Gatwick Airport under fire over 'callous' runway expansion plan

Green groups have criticised the decision from Gatwick Airport to transform its emergency runway into a fully functioning second runway, claiming that the organisation is "ignoring" noise and emissions issues.

The airport has been hit hard by the coronavirus pandemic, with flights dropping by 80% since March 2020

The airport has been hit hard by the coronavirus pandemic, with flights dropping by 80% since March 2020

Gatwick Airport confirmed to the Mail on Sunday that it was developing a planning application to expand its emergency runway currently used for aircraft taxiing and convert it into a second runway for short-haul flights. The airport anticipates that the runway could become operational by the end of the decade.

The airport’s investors – French firm Vinci and the GIP infrastructure fund – will deliver the funding required for the expansion, which Gatwick Airport claims would add around 90 flights daily.

The decision has been chastised by green groups, with the Communities Against Gatwick Noise and Emissions (CAGNE) group labelling the decision a “callous” disregard of community and climate concerns.

“For an airport that is on its knees due to Covid-19 and Brexit, this is a clear illustration of intent by the management and overseas shareholders of Gatwick Airport to ignore the noise and emissions issues it has been creating for years over the rural areas of Sussex, Surrey and Kent,” the group said in a statement.

“To call a second runway-by-stealth ‘runway-lite’ is not only disingenuous but callous towards communities, and disrespectful to those who suffer from Gatwick’s operations. It clearly shows that money for overseas shareholders speaks louder than community voices.”

A Gatwick spokesperson said: “Following a consultation on our Master Plan in 2019 where 66% of respondents supported the airport making best use of existing facilities and using the stand by runway, Gatwick plans to take this long term project for growth and resilience forward by launching a detailed statutory consultation in the summer.  Thereafter the timing of the submission of the planning application will depend on a number of factors including responses to the consultation.  Should consent be granted by the Secretary of State, we would hope that the scheme could be operational by the late 2020s.

“Investing in infrastructure is vital to support economic recovery and thousands of new jobs could be created delivering the project, providing a significant boost at a time when the region’s economy needs it most. The Northern Runway plan is also sustainable and, alongside the wider UK aviation industry, Gatwick has committed to cut aviation net carbon emissions to zero by 2050, in line with UK Government targets.”

The airport has been hit hard by the coronavirus pandemic, with flights dropping by 80% since March 2020. Research warns that pre-pandemic levels of travel might not be reached until 2023.

Gatwick Airport will have to overcome numerous regulatory and consent hurdles to have the expansion approved and as the Heathrow Airport expansion has proved, this will be no easy feat.

Late last year, The Supreme Court has decided to approve the Heathrow Airport expansion, despite the fact that the Court of Appeal ruling it unlawful on climate grounds.

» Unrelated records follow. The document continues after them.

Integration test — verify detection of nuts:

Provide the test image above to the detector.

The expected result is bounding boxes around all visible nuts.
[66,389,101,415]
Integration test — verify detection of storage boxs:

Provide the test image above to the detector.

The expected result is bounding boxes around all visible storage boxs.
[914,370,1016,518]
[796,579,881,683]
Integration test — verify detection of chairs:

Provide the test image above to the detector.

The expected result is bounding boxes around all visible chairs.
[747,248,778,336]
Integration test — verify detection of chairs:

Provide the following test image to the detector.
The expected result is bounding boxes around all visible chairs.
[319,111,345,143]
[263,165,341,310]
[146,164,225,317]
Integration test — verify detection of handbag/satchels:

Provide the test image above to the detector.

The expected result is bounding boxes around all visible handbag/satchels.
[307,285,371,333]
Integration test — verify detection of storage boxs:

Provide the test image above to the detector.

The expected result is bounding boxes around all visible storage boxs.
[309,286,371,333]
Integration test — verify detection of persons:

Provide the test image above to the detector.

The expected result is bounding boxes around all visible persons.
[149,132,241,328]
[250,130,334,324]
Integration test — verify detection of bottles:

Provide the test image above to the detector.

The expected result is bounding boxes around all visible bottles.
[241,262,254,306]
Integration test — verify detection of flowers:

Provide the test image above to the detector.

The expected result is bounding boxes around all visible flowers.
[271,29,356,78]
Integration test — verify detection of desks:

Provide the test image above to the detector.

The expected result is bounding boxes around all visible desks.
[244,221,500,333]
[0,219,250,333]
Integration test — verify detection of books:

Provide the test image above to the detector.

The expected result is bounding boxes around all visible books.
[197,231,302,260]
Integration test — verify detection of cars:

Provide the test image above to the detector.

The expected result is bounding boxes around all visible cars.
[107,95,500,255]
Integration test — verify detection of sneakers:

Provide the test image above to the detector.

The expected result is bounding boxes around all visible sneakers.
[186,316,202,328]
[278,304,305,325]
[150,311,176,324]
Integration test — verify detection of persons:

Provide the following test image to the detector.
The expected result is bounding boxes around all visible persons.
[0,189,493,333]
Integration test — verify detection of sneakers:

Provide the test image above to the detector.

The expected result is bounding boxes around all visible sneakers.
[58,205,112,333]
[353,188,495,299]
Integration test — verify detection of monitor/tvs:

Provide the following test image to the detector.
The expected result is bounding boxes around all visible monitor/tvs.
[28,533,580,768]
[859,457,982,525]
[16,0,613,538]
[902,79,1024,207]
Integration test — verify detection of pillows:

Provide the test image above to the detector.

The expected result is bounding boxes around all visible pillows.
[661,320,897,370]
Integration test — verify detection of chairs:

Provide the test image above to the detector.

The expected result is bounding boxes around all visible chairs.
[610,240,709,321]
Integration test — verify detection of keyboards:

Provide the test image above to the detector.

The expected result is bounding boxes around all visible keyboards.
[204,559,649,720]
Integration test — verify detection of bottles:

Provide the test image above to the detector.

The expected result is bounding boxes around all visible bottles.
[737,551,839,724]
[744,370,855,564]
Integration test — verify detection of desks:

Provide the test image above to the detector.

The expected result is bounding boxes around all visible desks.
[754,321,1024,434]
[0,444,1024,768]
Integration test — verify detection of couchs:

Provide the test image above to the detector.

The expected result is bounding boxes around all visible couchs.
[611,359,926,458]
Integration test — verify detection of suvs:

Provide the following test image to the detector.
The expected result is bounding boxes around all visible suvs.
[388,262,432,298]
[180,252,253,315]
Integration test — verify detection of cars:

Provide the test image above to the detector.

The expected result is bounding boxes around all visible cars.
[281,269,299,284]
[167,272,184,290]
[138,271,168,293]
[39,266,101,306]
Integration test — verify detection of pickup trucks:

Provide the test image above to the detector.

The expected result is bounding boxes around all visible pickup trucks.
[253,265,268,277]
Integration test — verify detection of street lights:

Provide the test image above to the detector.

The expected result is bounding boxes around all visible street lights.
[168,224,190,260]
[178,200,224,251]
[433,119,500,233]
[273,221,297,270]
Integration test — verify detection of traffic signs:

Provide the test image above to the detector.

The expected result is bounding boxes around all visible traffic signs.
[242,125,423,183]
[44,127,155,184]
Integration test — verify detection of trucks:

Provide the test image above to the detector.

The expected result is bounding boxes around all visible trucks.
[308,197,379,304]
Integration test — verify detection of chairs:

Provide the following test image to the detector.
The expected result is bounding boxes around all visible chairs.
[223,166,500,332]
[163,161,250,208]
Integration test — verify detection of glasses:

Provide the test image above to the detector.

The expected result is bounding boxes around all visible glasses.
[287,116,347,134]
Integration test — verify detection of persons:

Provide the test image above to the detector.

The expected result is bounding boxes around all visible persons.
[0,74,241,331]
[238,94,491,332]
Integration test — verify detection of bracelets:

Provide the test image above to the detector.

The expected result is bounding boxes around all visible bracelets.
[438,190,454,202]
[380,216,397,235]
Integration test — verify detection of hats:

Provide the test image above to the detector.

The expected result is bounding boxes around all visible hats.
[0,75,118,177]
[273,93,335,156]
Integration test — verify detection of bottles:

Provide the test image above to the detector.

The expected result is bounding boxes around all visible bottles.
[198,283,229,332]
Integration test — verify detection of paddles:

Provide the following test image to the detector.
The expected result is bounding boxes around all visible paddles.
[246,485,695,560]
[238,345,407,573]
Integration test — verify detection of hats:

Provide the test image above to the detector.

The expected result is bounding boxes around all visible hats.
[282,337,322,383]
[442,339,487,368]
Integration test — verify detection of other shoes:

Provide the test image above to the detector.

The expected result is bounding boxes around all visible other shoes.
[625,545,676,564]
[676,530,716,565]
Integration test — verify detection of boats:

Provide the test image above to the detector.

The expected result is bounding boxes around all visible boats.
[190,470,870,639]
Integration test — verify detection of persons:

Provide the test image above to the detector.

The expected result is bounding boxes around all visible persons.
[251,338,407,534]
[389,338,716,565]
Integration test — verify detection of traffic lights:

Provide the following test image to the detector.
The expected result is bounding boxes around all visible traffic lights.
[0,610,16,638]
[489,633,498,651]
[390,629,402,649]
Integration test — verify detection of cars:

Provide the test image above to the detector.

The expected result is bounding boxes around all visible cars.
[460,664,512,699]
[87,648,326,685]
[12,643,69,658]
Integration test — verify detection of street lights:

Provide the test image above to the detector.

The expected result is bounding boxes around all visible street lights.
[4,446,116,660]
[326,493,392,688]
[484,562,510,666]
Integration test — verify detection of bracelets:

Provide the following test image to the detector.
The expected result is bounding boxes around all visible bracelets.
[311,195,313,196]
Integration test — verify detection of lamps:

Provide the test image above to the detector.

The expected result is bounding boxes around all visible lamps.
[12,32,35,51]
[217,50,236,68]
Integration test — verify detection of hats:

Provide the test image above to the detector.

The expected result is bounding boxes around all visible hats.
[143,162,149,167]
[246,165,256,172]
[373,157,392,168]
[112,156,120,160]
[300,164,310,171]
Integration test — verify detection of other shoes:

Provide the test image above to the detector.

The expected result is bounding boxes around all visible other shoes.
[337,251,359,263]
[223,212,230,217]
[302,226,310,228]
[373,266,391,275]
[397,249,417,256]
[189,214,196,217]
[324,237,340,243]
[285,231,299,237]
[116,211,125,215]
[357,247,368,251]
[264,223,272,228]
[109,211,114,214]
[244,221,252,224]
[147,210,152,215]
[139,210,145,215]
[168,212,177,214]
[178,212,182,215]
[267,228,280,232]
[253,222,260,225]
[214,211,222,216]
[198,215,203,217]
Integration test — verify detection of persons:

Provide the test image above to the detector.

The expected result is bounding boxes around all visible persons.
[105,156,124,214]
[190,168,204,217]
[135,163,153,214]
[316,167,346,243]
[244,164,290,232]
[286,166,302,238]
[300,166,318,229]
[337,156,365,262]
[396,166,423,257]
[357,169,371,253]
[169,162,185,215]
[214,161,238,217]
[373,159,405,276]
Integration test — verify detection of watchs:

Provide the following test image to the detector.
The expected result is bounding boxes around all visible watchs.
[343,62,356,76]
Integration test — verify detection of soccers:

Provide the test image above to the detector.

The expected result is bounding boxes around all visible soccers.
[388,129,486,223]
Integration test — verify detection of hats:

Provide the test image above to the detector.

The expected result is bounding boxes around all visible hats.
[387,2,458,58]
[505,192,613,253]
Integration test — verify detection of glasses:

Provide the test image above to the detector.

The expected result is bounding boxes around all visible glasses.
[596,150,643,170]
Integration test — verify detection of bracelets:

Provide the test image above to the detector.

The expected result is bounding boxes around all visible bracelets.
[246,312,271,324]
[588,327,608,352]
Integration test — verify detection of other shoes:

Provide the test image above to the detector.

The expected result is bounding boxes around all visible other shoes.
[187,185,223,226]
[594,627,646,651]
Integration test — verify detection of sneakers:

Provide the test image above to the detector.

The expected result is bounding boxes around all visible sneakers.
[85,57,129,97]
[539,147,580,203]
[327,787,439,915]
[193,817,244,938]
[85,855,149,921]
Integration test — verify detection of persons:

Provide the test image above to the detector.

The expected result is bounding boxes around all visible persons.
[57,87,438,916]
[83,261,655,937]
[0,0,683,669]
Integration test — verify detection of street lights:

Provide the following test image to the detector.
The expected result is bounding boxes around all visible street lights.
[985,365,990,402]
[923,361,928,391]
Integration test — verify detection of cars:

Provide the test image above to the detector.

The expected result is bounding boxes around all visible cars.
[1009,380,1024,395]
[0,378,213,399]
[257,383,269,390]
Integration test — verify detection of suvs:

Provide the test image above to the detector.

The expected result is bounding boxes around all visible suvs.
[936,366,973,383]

The expansion was previous blocked on the grounds that emissions resulting from flights from the third runway would breach the UK’s Paris Agreement compliance. Since that ruling, the Government has unveiled a target for 2030 to reduce emissions by 68% compared to 1990 levels, as part of an updated commitment to the Paris Agreement.

It remains unclear as to how the Heathrow expansion will comply with the UK’s climate targets, although the Airport has issued an ambitious decarbonisation strategy. Indeed, the publication of the National Infrastructure Strategy late last year, also confirms that Government spending on key infrastructure will consider the net-zero target. As such, further legal battles over the expansion are expected.